Коррелл вдруг выпрямился и воздел руки над головой, словно это гимнастическое упражнение должно было придать убедительности его проклятьям.
— Что это у вас там за вопли? — осведомился капитан.
Коррелл страстно и хрипло проклинал убийц Казимира Доловича, суля им и кару небесную, и свое личное возмездие.
— Это Коррелл, — объяснил Прескотт. — Видно, они были приятели с Доловичем.
— Скажи ему, пусть заткнется. Мне ничего не слышно.
Из самых дальних уголков зала к пульту Коррелла подтягивались люди. Фрэнк внезапно затих и, сгорбившись в кресле, начал всхлипывать.
— Оставайся на месте, Клайв, — сказал капитан. — Поддерживай контакт с поездом, пока мы не придумаем какие-то другие способы связи. Есть новости?
— Последние несколько минут они молчат.
— Скажи им, что мы связались с мэром. Скажи, что нам нужно больше времени. Боже, что же это за город такой! Вопросы есть?
— Да, — сказал Прескотт. — Я бы хотел работать на месте преступления.
— Забудь об этом. Твое место там, — и капитан повесил трубку.
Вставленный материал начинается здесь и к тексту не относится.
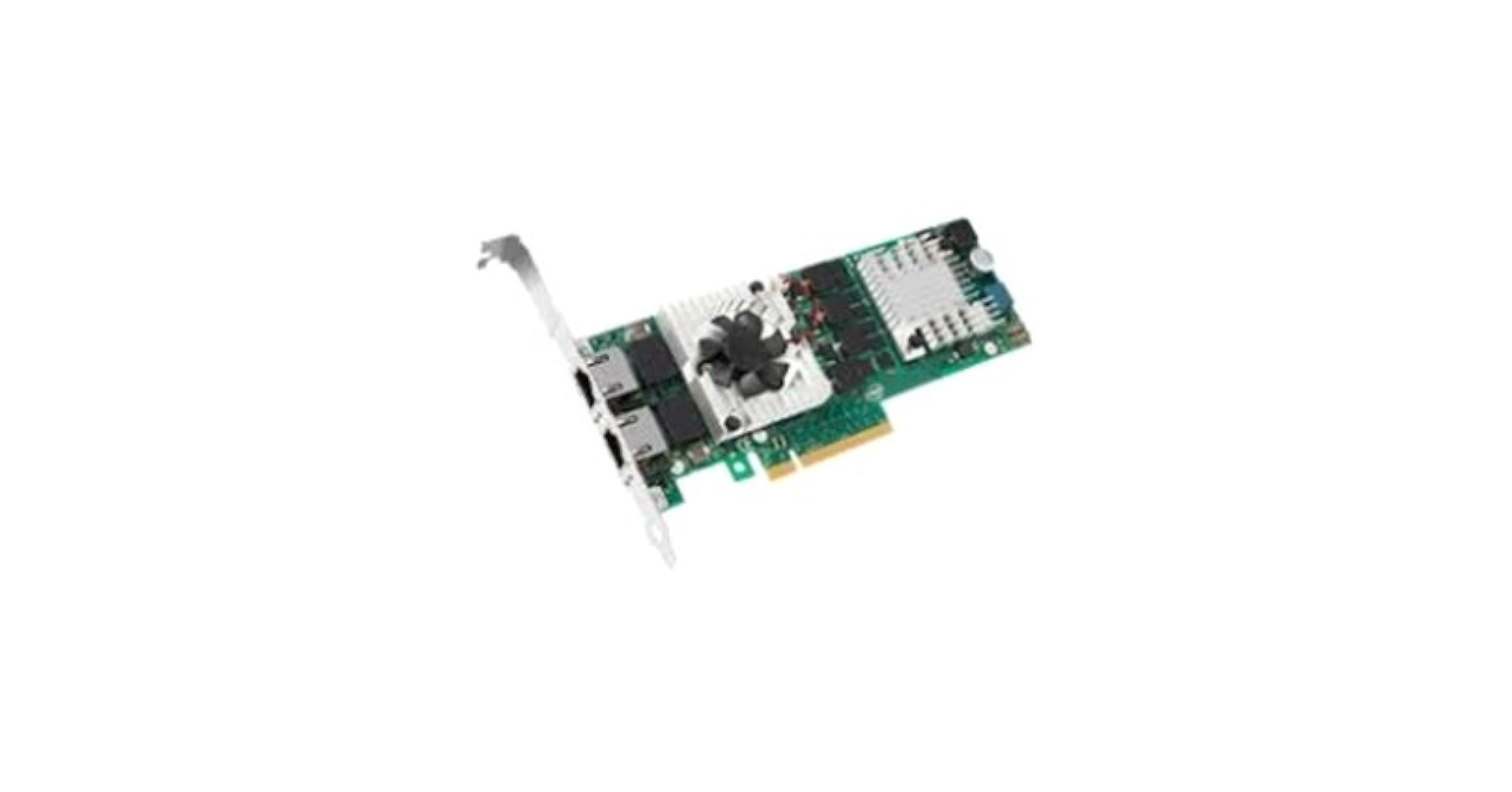 拡張カード Intel Ethernet Server Adapter X520-T2 Amazon | Intel, イーサネットサーバーアダプター X520-T2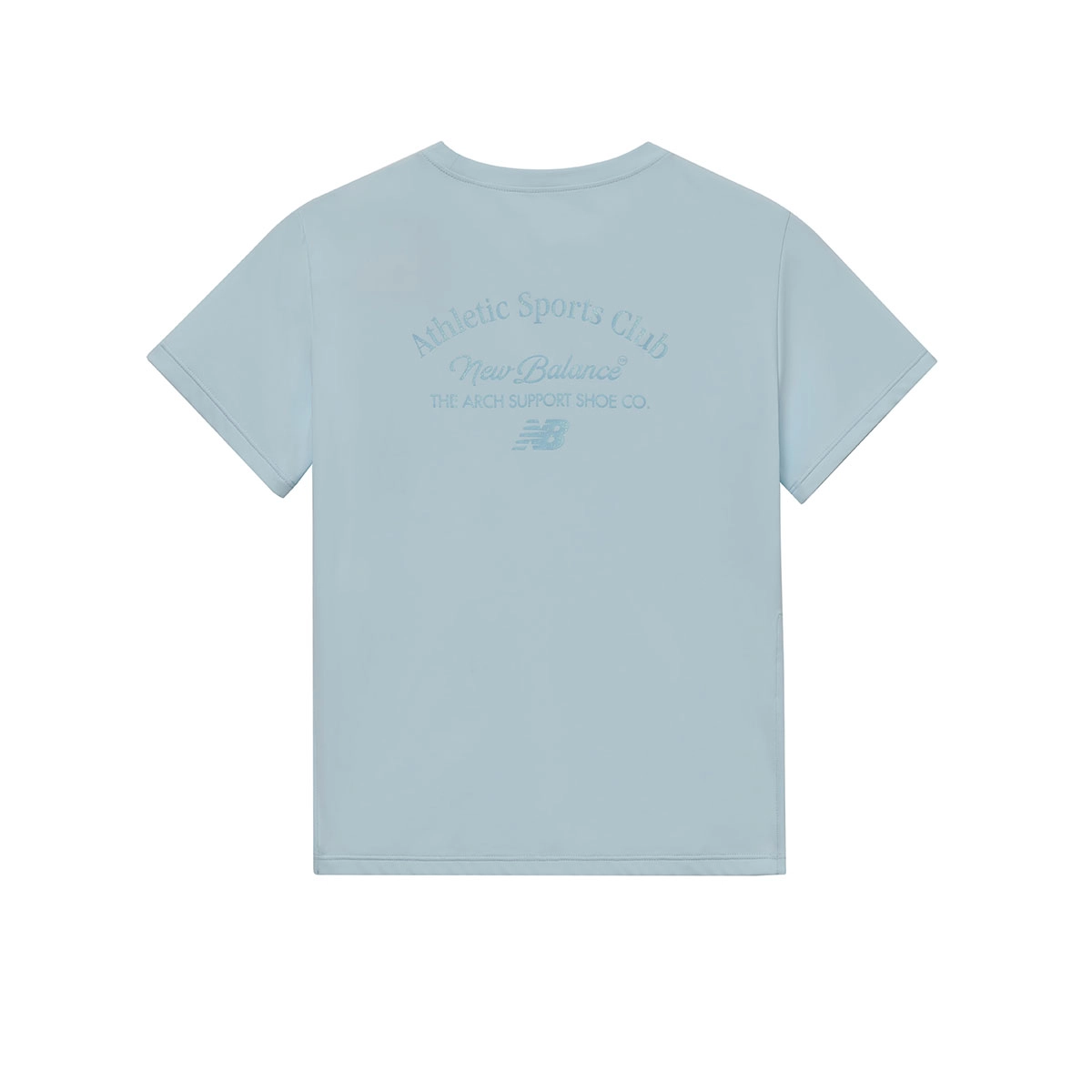 New Balance T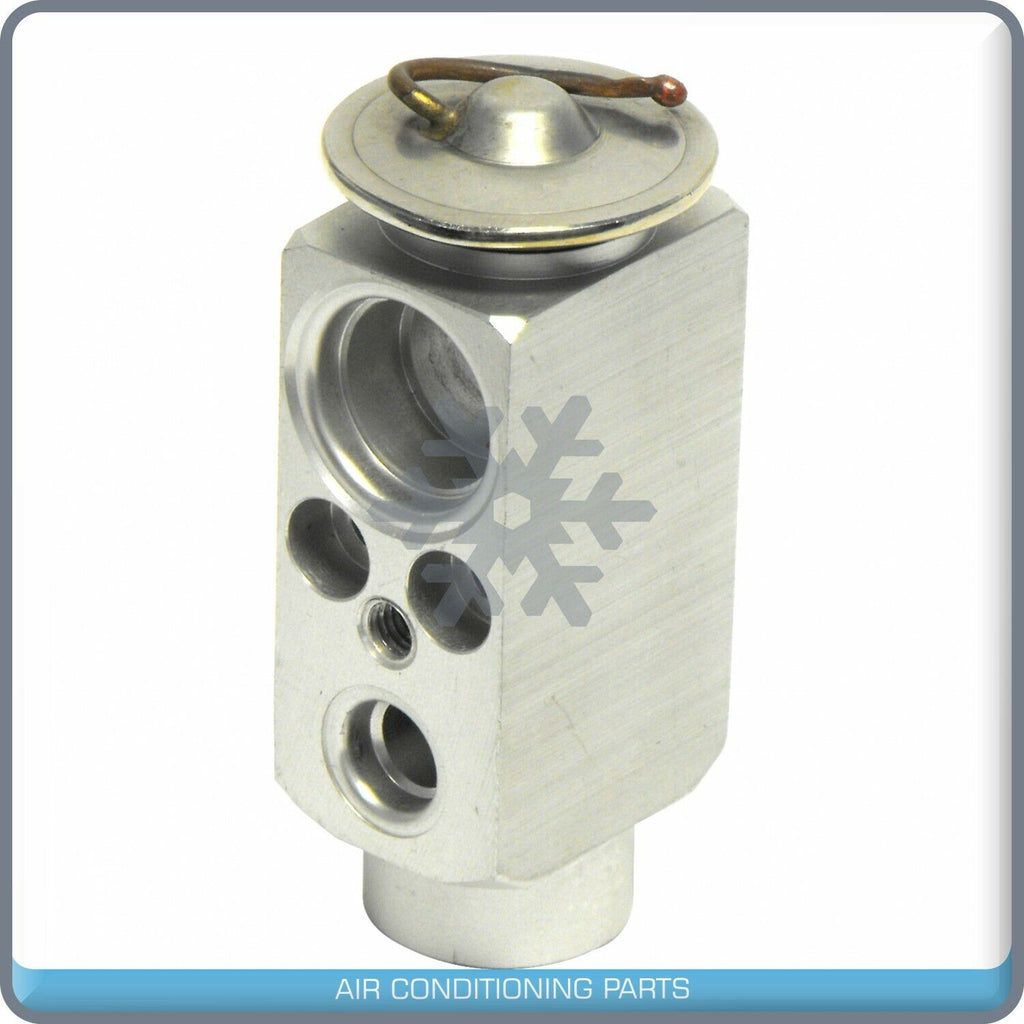 A/C Expansion Valve for Land Rover Range Rover QR - Qualy Air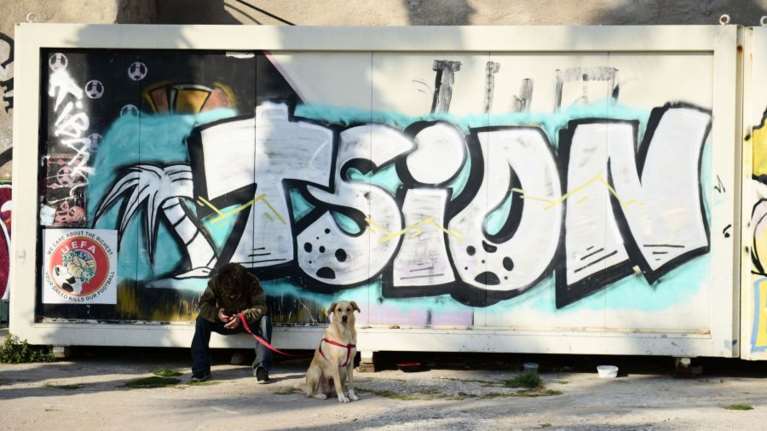 Χαρδαλιάς: Ποιες περιοχές μπαίνουν και ποιες παραμένουν στο βαθύ κόκκινο από αύριο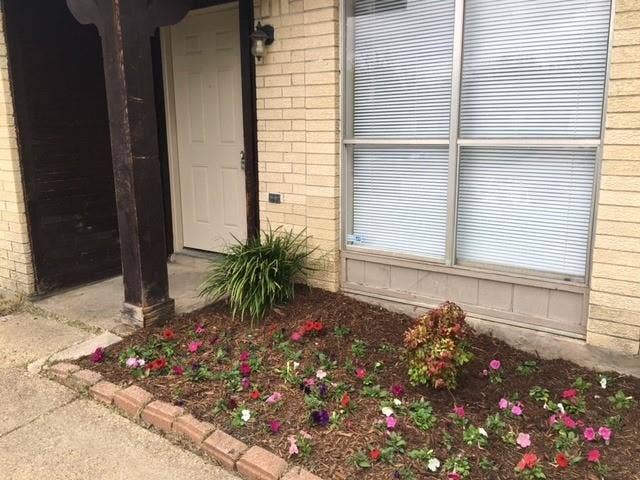 Property photo for 1413 Eagle Pass Drive, Garland, TX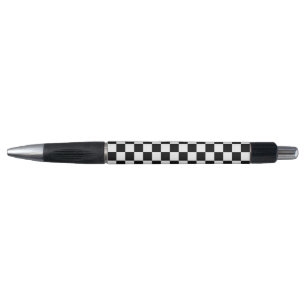 Checkerboard Pen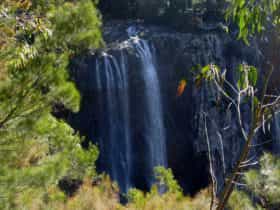 Minyon Falls - Byron Bay Adventure Tours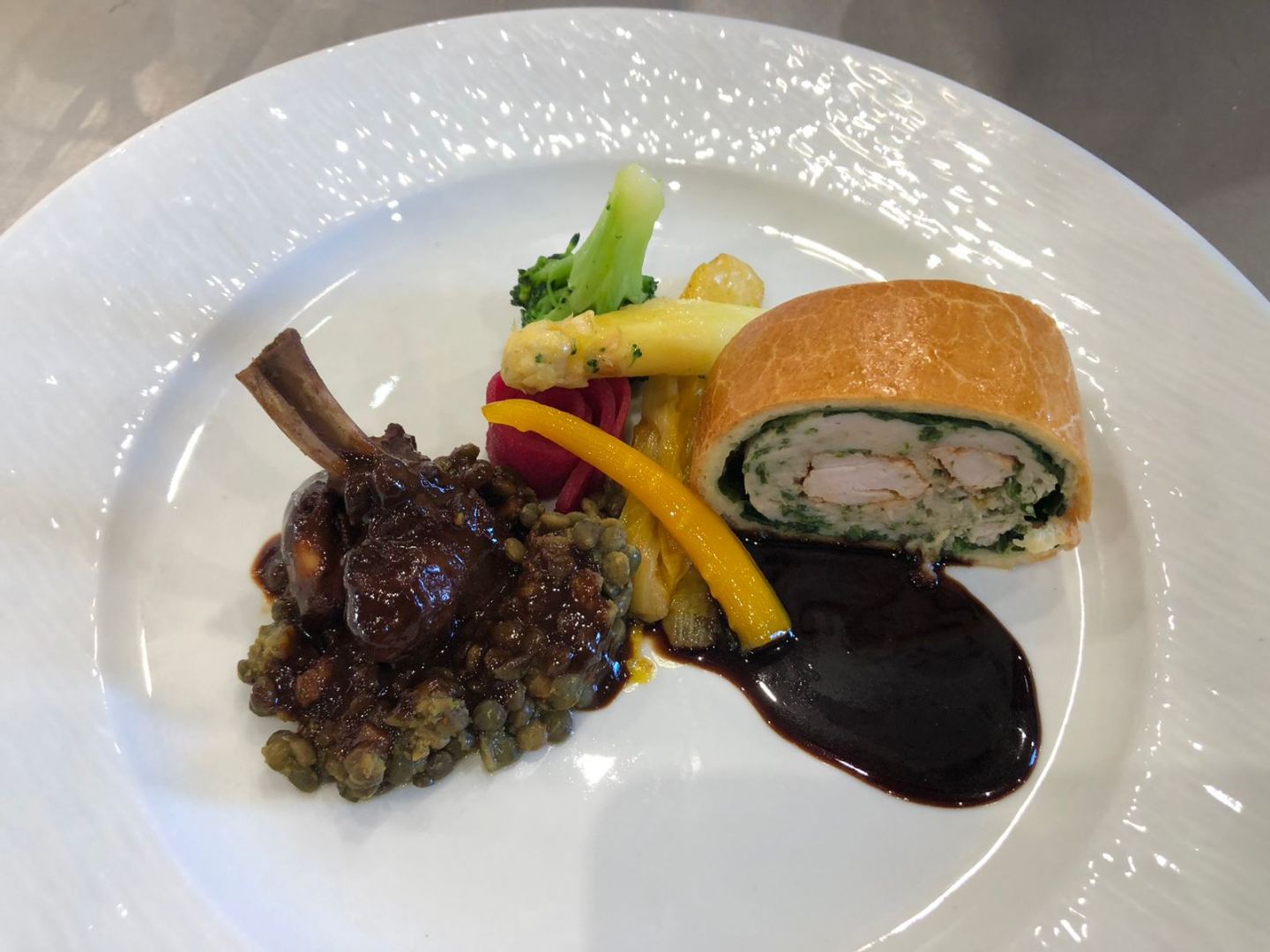 Представители Азербайджана впервые приняли участие в чемпионате абилимпийцев во Франции (ФОТО)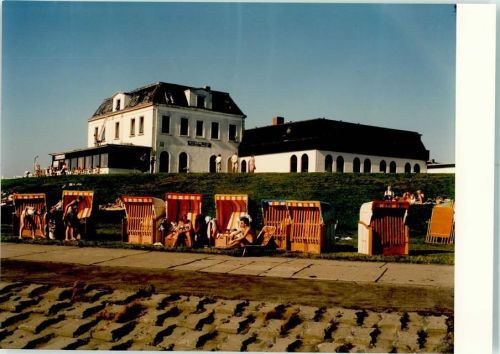 Dagebüll Strandhotel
Диспетчеры из всех отделов Центра управления уже собрались вокруг Коррелла. Перекатывая из угла в угол рта свои сигары, они бесстрастно глядели, как Фрэнк снова сменил слезы на гнев и изо всех сил колотил кулаком по металлическому столу.
— Джентльмены, — начал Прескотт. — Джентльмены… — Десяток лиц повернулись к нему, сигары шевельнулись в тонкогубых ртах. — Джентльмены, этот стол временно становится полицейским постом. Я вынужден попросить вас освободить эту часть зала.
— Каз мертв, — трагическим тоном произнес Коррелл. — Сражен во цвете лет.
— Джентльмены? — повторил Прескотт.
— Толстяка Каза больше нет с нами!
Прескотт обвел собравшихся суровым взглядом. Десять лиц без всякого отражения отразили его взгляд, сигары вновь шевельнулись, и диспетчеры, по-прежнему совершенно бесстрастные, начали расходиться.
Прескотт мягко сказал:
— Попробуй связаться с поездом, Фрэнк.
Настроение Коррелла снова переменилось. Его жилистое тело напряглось, и он заорал:
— Я отказываюсь пачкаться, разговаривая с черномазыми ублюдками!